Role of Client ConfidentialityEdit

Attorneys and accountants interact with clients through confidential meetings and documents. In the American Bar Association’s ‘Model Rules of Professional Conduct,’ attorneys are held to the standard that “A lawyer shall not reveal information relating to the representation of a client unless the client gives informed consent, the disclosure is impliedly authorized in order to carry out the representation or the disclosure is permitted by paragraph (b).”[12] The American Institute of Certified Public Accountants Code of Professional Conduct “prohibits a member in public practice from disclosing any confidential client information without the specific consent of the client”.[11]


A professional is:

  1. A licensed or credentialed member of a recognized profession: for example a physician, a lawyer, a professor, a clergyman, or a certified P.E. (Professional Engineer).
  2. The opposite of an amateur: an athlete, actor, etc., who is paid for his or her work.
  3. A dutiful and conscientious employee; for example, an employee who dresses appropriately and who is punctual, courteous and productive.
  4. ?

A definition four professional is someone who fits into an undefined definition of professional. They may fit some of the other definitions but they are separate.
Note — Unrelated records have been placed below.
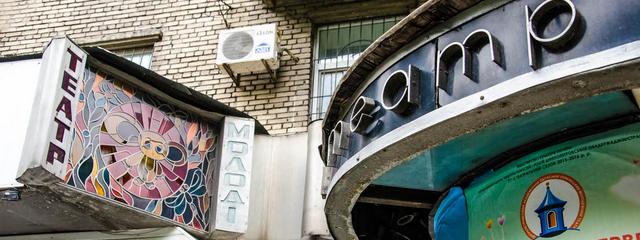 Сказки и комедии: что интересного подготовили в днепровском молодежном театре на этот месяц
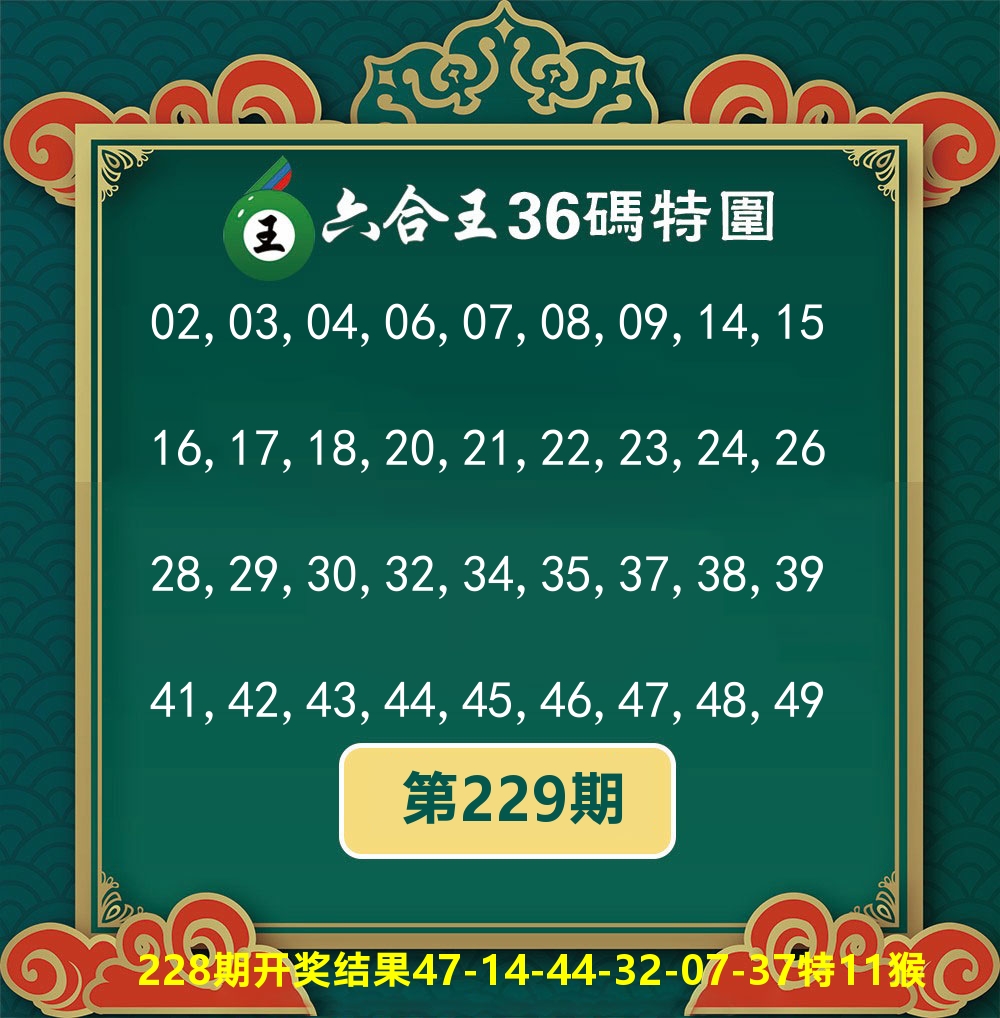 六合王36码特围 第229期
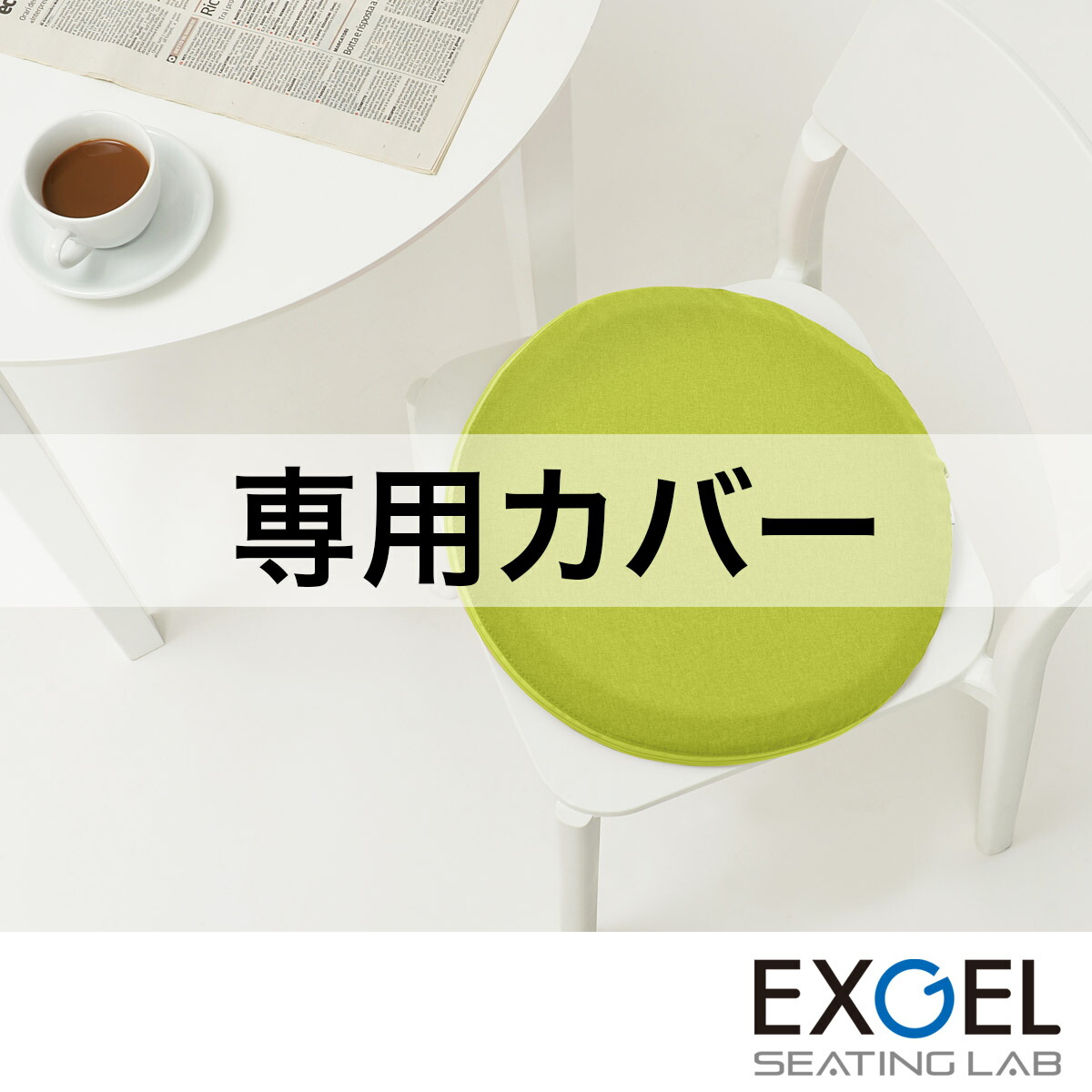 楽天市場】クッション テレワーク 人気アイテム エクスジェル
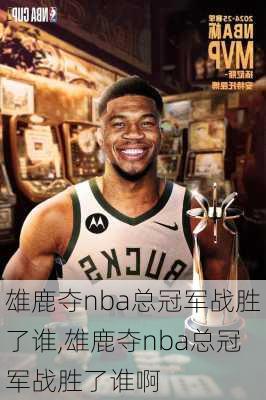 雄鹿夺nba总冠军战胜了谁,雄鹿夺nba总冠军战胜了谁啊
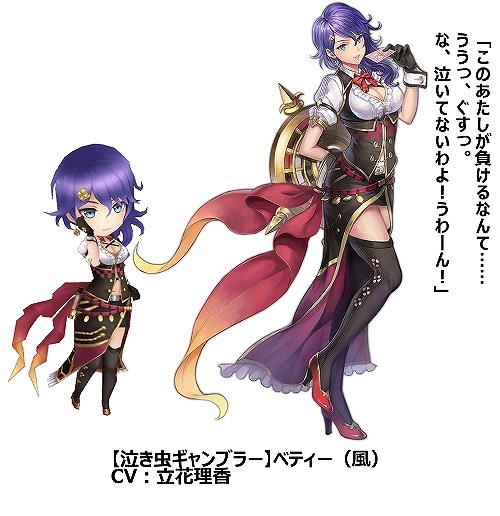 画像ギャラリー No.010のサムネイル画像 / 「ORDINAL STRATA」，新キャラクター「アリーシャ」を入手できるイベントが開催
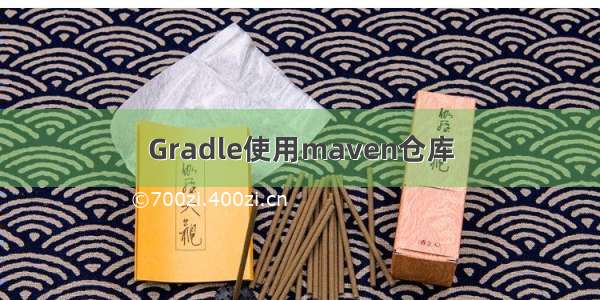 Gradle使用maven仓库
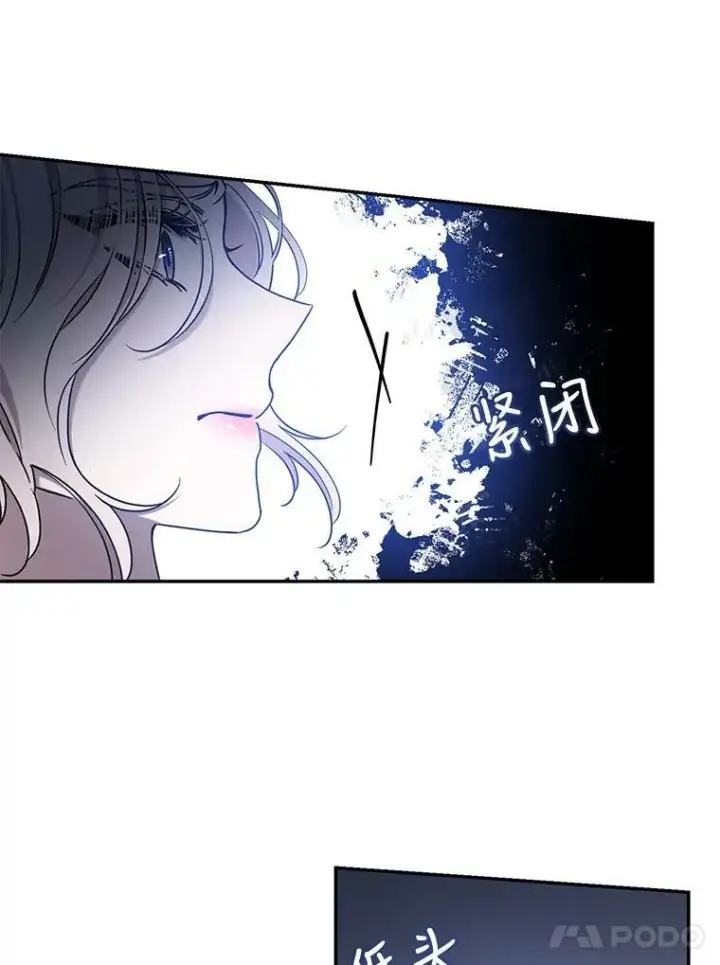 《驯服暴君后逃跑了》70.陌生的迪伦图57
Would a professional use the IRS whistleblower program? The answer is unclear. A professional would feel an obligation to turn in tax evasion. However, the inclusion of an award, could provide an unprofessional motivation: greed. This is similar to the distinction between honor and honors. A professional has honor (turns in tax evasion), but does not seek honors (the monetary reward). The ability to anonymously whistleblow partially rectifies this.

Thus, the IRS whistleblower program can enable a real-life enabler of the online disinhibition effect or a ring of gyges.